E tre. Prima la straordinaria partecipazione di giovani alle esequie di Giovanni Paolo II. Poi gli studi secondo cui l’astensione «consapevole» è stata ampiamente maggioritaria tra i giovani della fascia 18-25 anni nel referendum sulla fecondazione assistita. Ora il record italiano di Colonia: gli italiani – da centoventimila a duecentomila, i conti si faranno alla fine – sono il nucleo più consistente fra i partecipanti alle Giornate Mondiali della Gioventù.
Il dato rilancia il dibattito sullo stato di salute del cristianesimo e della secolarizzazione in Italia.

Naturalmente se su qualche prato di Colonia si troverà uno spinello o un preservativo leggeremo le solite diatribe sulla partecipazione meramente “turistica” o superficiale di molti giovani alla kermesse pontificia. Ma chi ha partecipato anche a una sola GMG sa che i sacrifici sono reali, il “turismo” è tutt’altro che comodo e la partecipazione della stragrande maggioranza dei ragazzi convinta e sincera.

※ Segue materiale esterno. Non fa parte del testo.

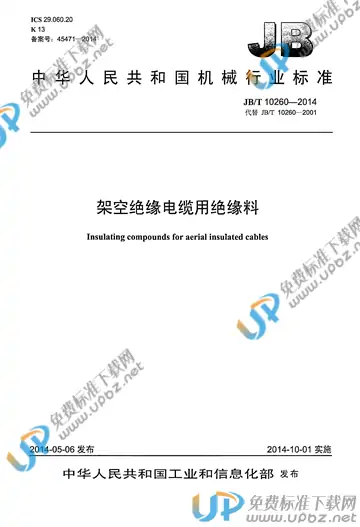 JB/T 10260-2014 免费下载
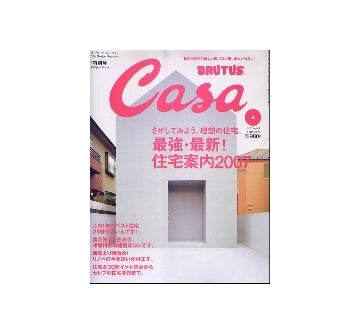 Casa BRUTUS 2007-02 NO.83 最強・最新！住宅案内2007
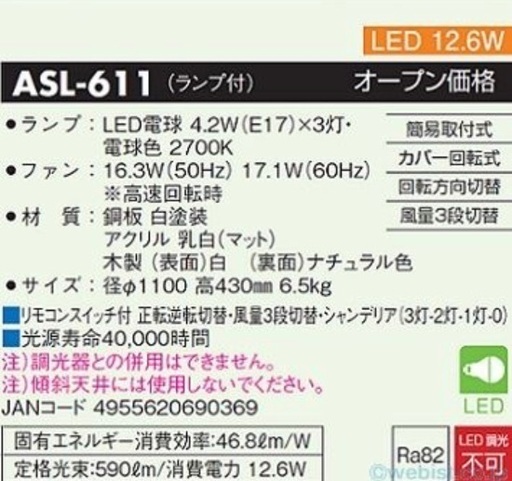 ダイコーD照明器具 ASL611 シーリングファン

Tutt’altro discorso è se, tornati da Colonia, questi giovani andranno a Messa tutte le domeniche o seguiranno il magistero morale del Papa.


Paradossalmente, spesso sono i sacerdoti e alcuni vescovi a mostrarsi più scettici. I sociologi hanno posizioni più sfumate, perché conoscono le statistiche. Secondo l’autorevole “Indagine Mondiale sui Valori”, diffusa nel 2002 e terza di una serie iniziata nel 1980, dall’inizio del papato di Giovanni Paolo II (1978) al suo ultimo anno la pratica religiosa italiana con cadenza «almeno mensile» dei giovani tra i 18 e i 25 anni è risalita da meno del 20% a oltre il 30%.

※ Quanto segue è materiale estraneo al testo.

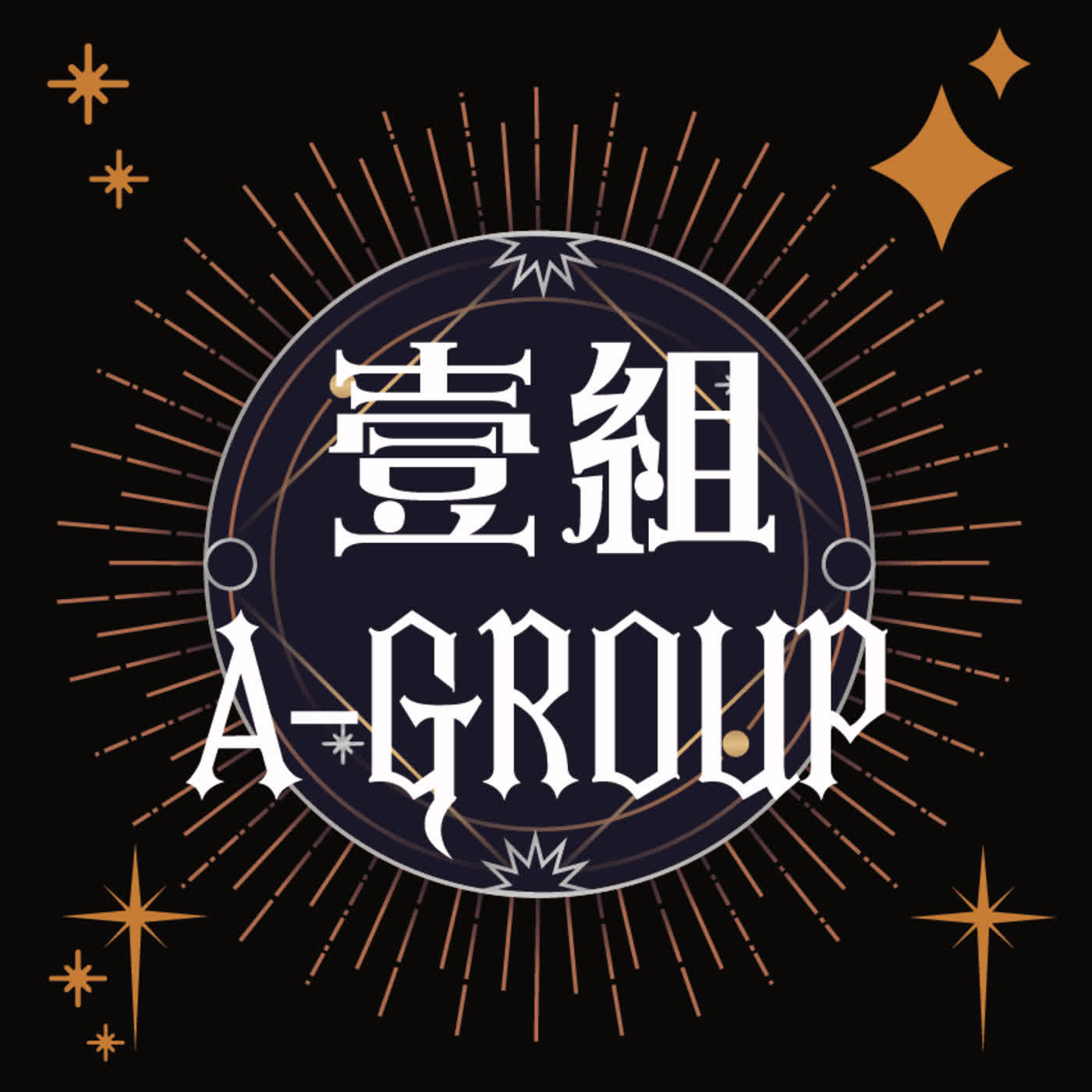 壹組 A Group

Una buona dozzina di studi sociologici nostrani ha cercato di mostrare che i dati dell’“Indagine Mondiale” sopravvalutano la pratica religiosa giovanile in Italia, ma le correzioni apportate sono di lieve entità. Certamente, i giovani che vanno a Messa «tutte le settimane» sono di meno. Ma una pratica «almeno mensile» è comunque un segno di voler rimanere in contatto con la Chiesa. Dunque i funerali di Giovanni Paolo II o le Gmg di Colonia non sono rondini che non fanno primavera. Un «effetto Wojtyla» – che distingue l’Italia da Francia, Spagna e altri Paesi – ha riportato molti giovani, se non del tutto dentro, almeno più vicini alle chiese, e sembra continuare con Benedetto XVI.


C’è però un rovescio di medaglia, su cui gli scettici hanno in parte ragione. Questa discreta pratica religiosa dei giovani non si traduce in comportamenti conseguenti. L’Italia avrà nel 2005 il più basso tasso di natalità del mondo. Il numero di giovani che dichiarano di avere rapporti sessuali prima del matrimonio è in linea con la media europea. E la maggioranza dei giovani dichiara di non tenere particolarmente conto della religione quando vota alle elezioni politiche.

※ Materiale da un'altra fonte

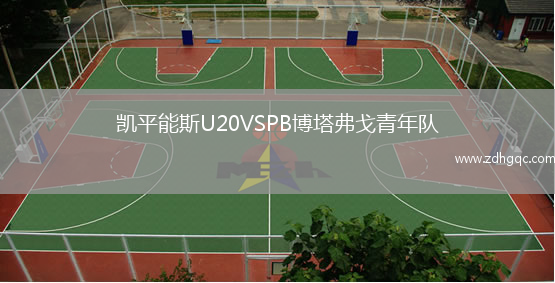 凱平能斯U20VSPB博塔弗戈青年隊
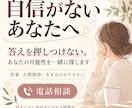 あなたの魅力と可能性を一緒に見つけます 自信がない、前に進めない。そんなあなたと一緒に考えます イメージ1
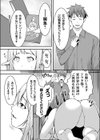 エルフの国のエロ作家試し読み5ページ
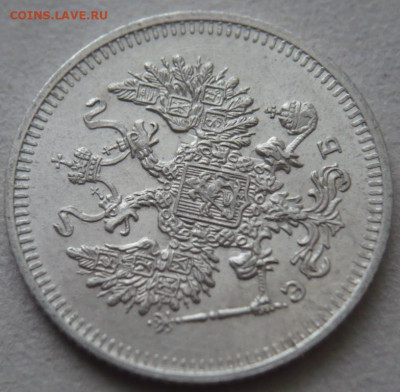 10 коп. 1908 г.до 22-00.25.12.23 г. мск - P1480560.JPG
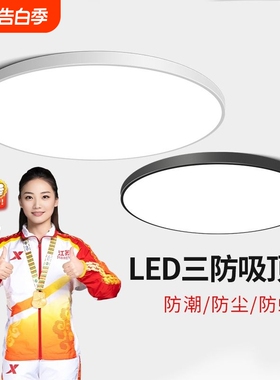 led三防吸顶灯圆形防水卫生间浴室阳台卧室灯厨卫灯超薄厨房遥控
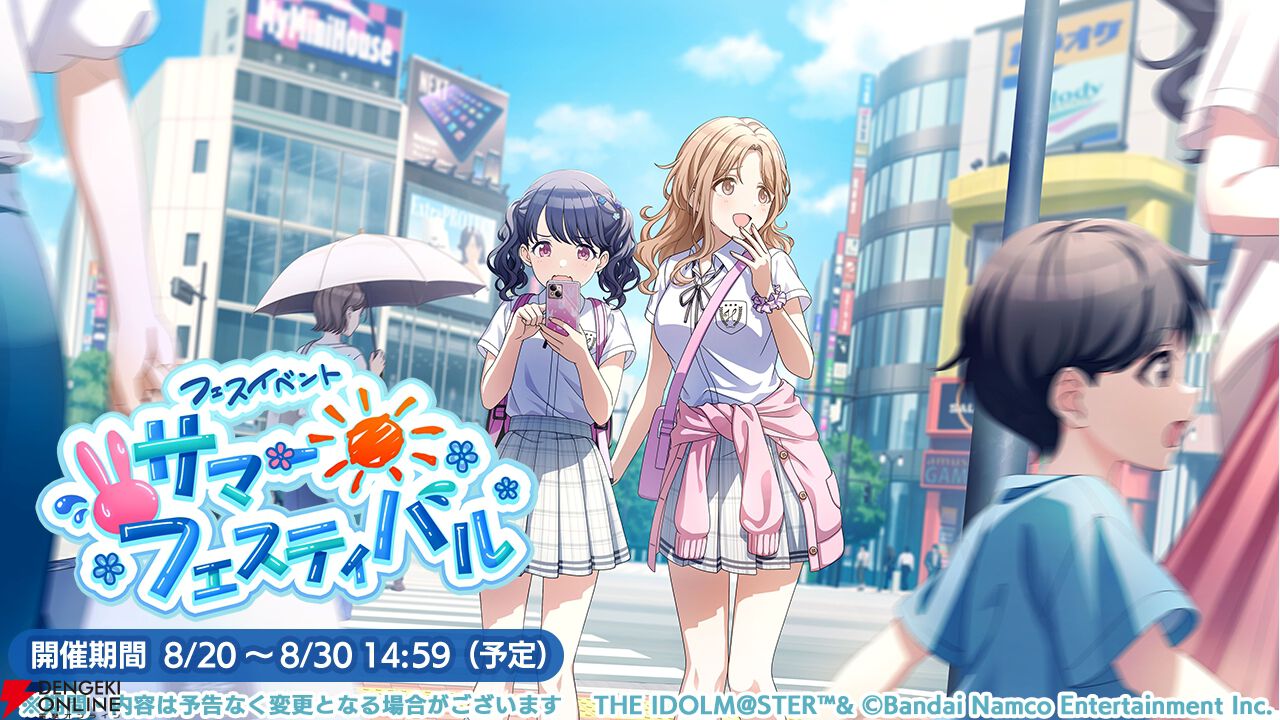 『アイドルマスター シャイニーカラーズ（シャニマス）』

I sociologi, quando misurano la secolarizzazione, parlano in inglese di tre B: “believing” (credere nell’esistenza di Dio o comunque di un potere superiore), “belonging” (appartenere, cioè mantenere il contatto con le istituzioni religiose) e “behaving” (comportarsi in modo conseguente alla fede). Sappiamo da sempre che alla credenza in Dio non corrisponde necessariamente la pratica religiosa. L’Italia mostra anche che alla pratica spesso non corrisponde il comportamento. Ridurre la contraddizione fra comportamenti e partecipazione religiosa è la vera «nuova evangelizzazione» di Benedetto XVI.


I giovani italiani, più di altri, si muovono per ascoltarlo: la sua sfida è convincerli a comportarsi di conseguenza.